Ten years on, and everyone will pause to reflect on the day the bombs went off and downtown Boston became Baghdad 2004, with blood and screaming and the awful realization that we are never really safe, not anywhere nor at any time.
Ten years on ...
And we should have learned that by now. Or even by then.
A nation awash in military-grade weaponry and madness should have taught us that by April 15, 2013, but it took two brothers with their minds twisted by hate to drive home the point. And if we've forgotten it because no one since has left two backpacks full of death at the finish line of the Boston Marathon, surely the America of 2023, with its This Week In Mass Shootings ambience, should be a sufficient reminder.

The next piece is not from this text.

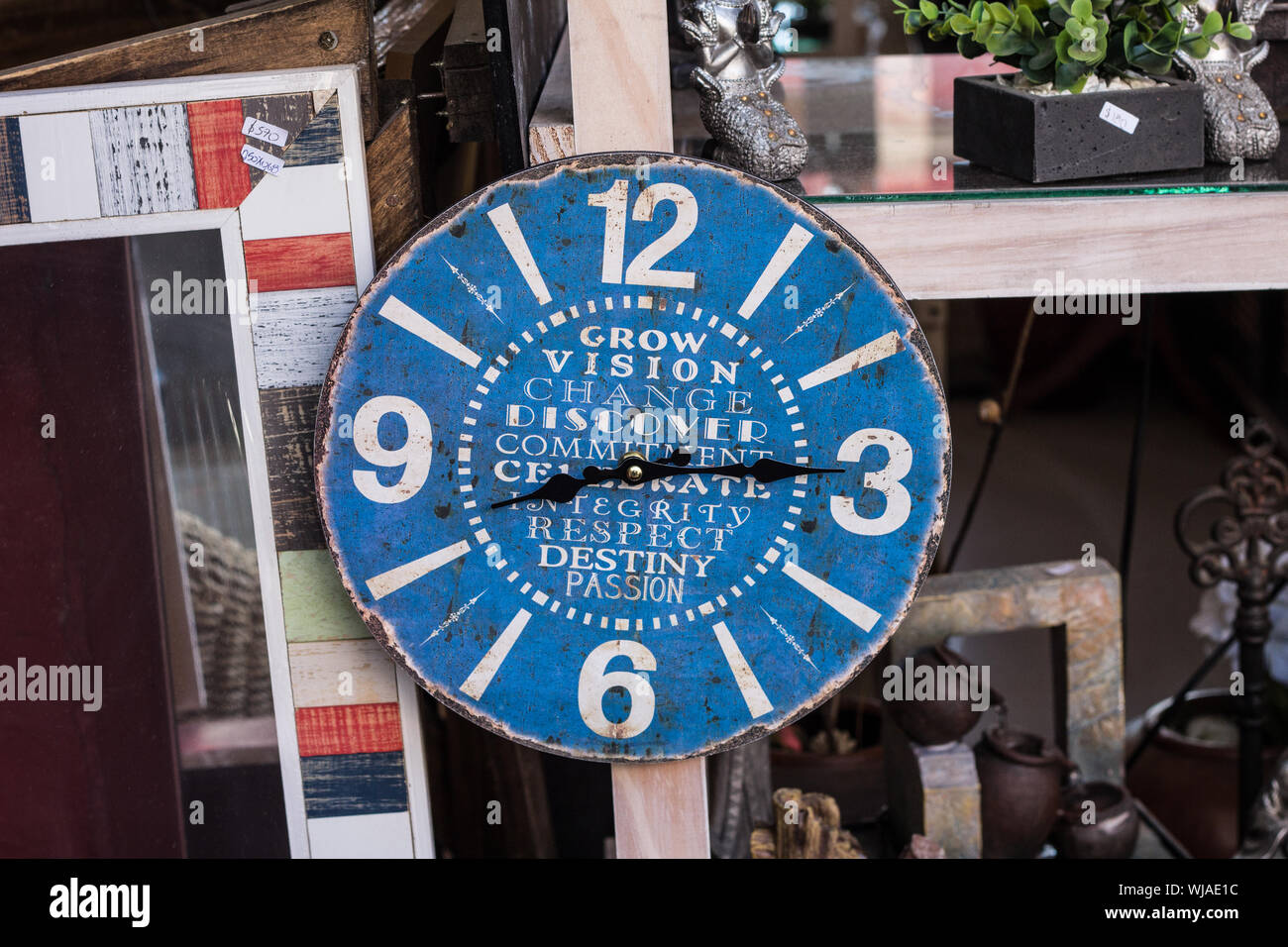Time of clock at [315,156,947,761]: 8:14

On the 10th anniversary of the Boston Marathon bombings, and the ensuing manhunt that had the greater Boston area living with its heart in its throat for five days, I looked up what I wrote about it. And, sadly, it is no less true now than it was then:
This is why the metal detectors are there now, beeping and buzzing us into the places where we play our games. It's why we hold out our arms and unzip our jackets and spread our legs while the wand passes up one inseam and down the other, while it travels from armpit to fingertip and then (please, sir) from the other armpit to the other fingertip.

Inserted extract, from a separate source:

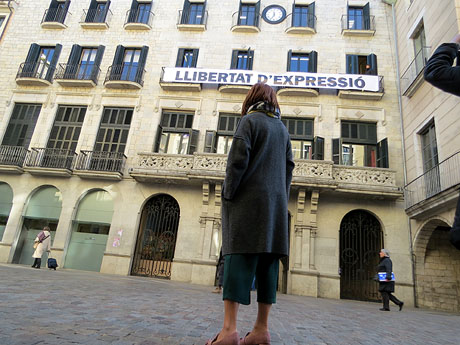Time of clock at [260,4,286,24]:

The illusion of safety. That's what we're all after here.
And so the metal detectors and the wanding and the bag searches -- some perfunctory, some not so -- and, if's a Super Bowl, the bomb-sniffing dogs. Because these are our spectacles, our circus, and with spectacle comes dark opportunity. And once that dark opportunity is acknowledged or assuaged or dealt with, at least in our minds, then the games can begin ...
Ten years on now, and it's as if I wrote that yesterday, or today.
Ten years on, and now I'm remembering not April 15, 2013 in Boston but a warm summer night there nine months ago, when my wife and I were standing in a queue to get into Fenway Park for a Red Sox-Yankees game.
The metal detectors. The wanding. And then my wife being told she couldn't bring her handbag into the game, because it was too big.
Instead of leaving it with security, she simply dug everything out of it she needed and pitched it in a trashcan. She needed a new one anyway, she figured.
The illusion of safety. Ten years on, in Boston and elsewhere, we still chase it.
And live our lives anyway, because the alternative is no alternative at all.